**Stated exercise**. Rewrite all of the following data, replacing "dark machinery on snow" with "dark vehicle on snow" everywhere and leaving everything else unchanged. Leave the pictures out of your answer.

**Material for this exercise**.
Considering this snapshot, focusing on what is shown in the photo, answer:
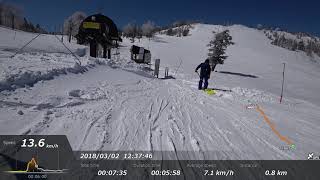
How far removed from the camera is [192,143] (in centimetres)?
539

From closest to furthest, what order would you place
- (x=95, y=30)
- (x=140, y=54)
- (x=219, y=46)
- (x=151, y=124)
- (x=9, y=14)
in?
(x=151, y=124) < (x=95, y=30) < (x=140, y=54) < (x=219, y=46) < (x=9, y=14)

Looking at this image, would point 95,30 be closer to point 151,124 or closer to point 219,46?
point 151,124

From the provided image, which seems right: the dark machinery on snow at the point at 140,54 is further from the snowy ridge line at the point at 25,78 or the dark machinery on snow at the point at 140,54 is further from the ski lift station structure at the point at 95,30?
the snowy ridge line at the point at 25,78

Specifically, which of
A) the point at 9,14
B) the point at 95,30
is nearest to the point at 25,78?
the point at 95,30

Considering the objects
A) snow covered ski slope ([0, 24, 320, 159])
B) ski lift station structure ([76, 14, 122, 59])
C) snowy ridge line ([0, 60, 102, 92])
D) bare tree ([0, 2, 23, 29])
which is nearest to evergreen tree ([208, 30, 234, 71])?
ski lift station structure ([76, 14, 122, 59])

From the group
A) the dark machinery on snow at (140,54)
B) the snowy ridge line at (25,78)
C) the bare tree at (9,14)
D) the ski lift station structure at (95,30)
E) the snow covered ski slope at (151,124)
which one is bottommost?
the snow covered ski slope at (151,124)

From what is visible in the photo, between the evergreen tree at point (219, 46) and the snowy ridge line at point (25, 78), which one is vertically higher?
the evergreen tree at point (219, 46)

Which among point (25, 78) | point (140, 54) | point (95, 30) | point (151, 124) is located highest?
point (95, 30)

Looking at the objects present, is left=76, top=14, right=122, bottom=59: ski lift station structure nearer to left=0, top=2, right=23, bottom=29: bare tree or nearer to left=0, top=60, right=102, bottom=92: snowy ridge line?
left=0, top=60, right=102, bottom=92: snowy ridge line

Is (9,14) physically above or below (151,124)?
above

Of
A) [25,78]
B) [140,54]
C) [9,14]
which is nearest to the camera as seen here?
[25,78]

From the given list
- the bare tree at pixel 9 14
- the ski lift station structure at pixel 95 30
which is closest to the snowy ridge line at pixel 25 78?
the ski lift station structure at pixel 95 30

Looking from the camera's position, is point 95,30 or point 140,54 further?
point 140,54

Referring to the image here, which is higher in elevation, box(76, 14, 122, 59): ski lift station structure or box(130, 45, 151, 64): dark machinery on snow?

**The completed task**.
Considering this snapshot, focusing on what is shown in the photo, answer:
How far removed from the camera is [192,143] (in centimetres)?
539

From closest to furthest, what order would you place
- (x=95, y=30)
- (x=140, y=54)
- (x=219, y=46)
- (x=151, y=124)
- (x=9, y=14)
in?
(x=151, y=124) < (x=95, y=30) < (x=140, y=54) < (x=219, y=46) < (x=9, y=14)

Looking at this image, would point 95,30 be closer to point 151,124 or closer to point 219,46?
point 151,124

From the provided image, which seems right: the dark vehicle on snow at the point at 140,54 is further from the snowy ridge line at the point at 25,78 or the dark vehicle on snow at the point at 140,54 is further from the ski lift station structure at the point at 95,30?
the snowy ridge line at the point at 25,78

Specifically, which of
A) the point at 9,14
B) the point at 95,30
is nearest to the point at 25,78?
the point at 95,30

Considering the objects
A) snow covered ski slope ([0, 24, 320, 159])
B) ski lift station structure ([76, 14, 122, 59])
C) snowy ridge line ([0, 60, 102, 92])
D) bare tree ([0, 2, 23, 29])
which is nearest to evergreen tree ([208, 30, 234, 71])?
ski lift station structure ([76, 14, 122, 59])

From the group
A) the dark vehicle on snow at (140,54)
B) the snowy ridge line at (25,78)
C) the bare tree at (9,14)
D) the ski lift station structure at (95,30)
E) the snow covered ski slope at (151,124)
which one is bottommost?
the snow covered ski slope at (151,124)

From what is visible in the photo, between the evergreen tree at point (219, 46) and the snowy ridge line at point (25, 78), which one is vertically higher?
the evergreen tree at point (219, 46)

Which among point (25, 78) | point (140, 54) | point (95, 30) | point (151, 124) is located highest?
point (95, 30)

Looking at the objects present, is left=76, top=14, right=122, bottom=59: ski lift station structure nearer to left=0, top=2, right=23, bottom=29: bare tree or nearer to left=0, top=60, right=102, bottom=92: snowy ridge line?
left=0, top=60, right=102, bottom=92: snowy ridge line

Is (9,14) physically above or below (151,124)?
above

Of
A) [25,78]
B) [140,54]
C) [9,14]
which is nearest to the camera as seen here?
[25,78]

From the given list
- the bare tree at pixel 9 14
- the ski lift station structure at pixel 95 30
which is closest to the snowy ridge line at pixel 25 78?
the ski lift station structure at pixel 95 30

Looking from the camera's position, is point 95,30 or point 140,54 further?
point 140,54

Referring to the image here, which is higher in elevation, box(76, 14, 122, 59): ski lift station structure or box(130, 45, 151, 64): dark vehicle on snow?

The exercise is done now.